====== Records supplied ======

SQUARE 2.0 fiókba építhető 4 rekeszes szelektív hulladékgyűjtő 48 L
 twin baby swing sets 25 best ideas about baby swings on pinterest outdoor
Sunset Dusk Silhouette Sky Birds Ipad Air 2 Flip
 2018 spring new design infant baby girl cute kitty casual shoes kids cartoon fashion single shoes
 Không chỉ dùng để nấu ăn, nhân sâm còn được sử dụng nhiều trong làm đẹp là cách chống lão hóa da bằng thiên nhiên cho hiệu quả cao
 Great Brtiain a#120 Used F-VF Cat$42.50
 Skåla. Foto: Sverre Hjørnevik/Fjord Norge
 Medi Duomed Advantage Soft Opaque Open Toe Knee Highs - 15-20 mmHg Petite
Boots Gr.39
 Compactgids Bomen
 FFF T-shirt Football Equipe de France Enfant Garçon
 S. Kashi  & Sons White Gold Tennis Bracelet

======

Quote exactly the first line of the data and every line after it through the one holding "2018 spring new".

SQUARE 2.0 fiókba építhető 4 rekeszes szelektív hulladékgyűjtő 48 L
 twin baby swing sets 25 best ideas about baby swings on pinterest outdoor
Sunset Dusk Silhouette Sky Birds Ipad Air 2 Flip
 2018 spring new design infant baby girl cute kitty casual shoes kids cartoon fashion single shoes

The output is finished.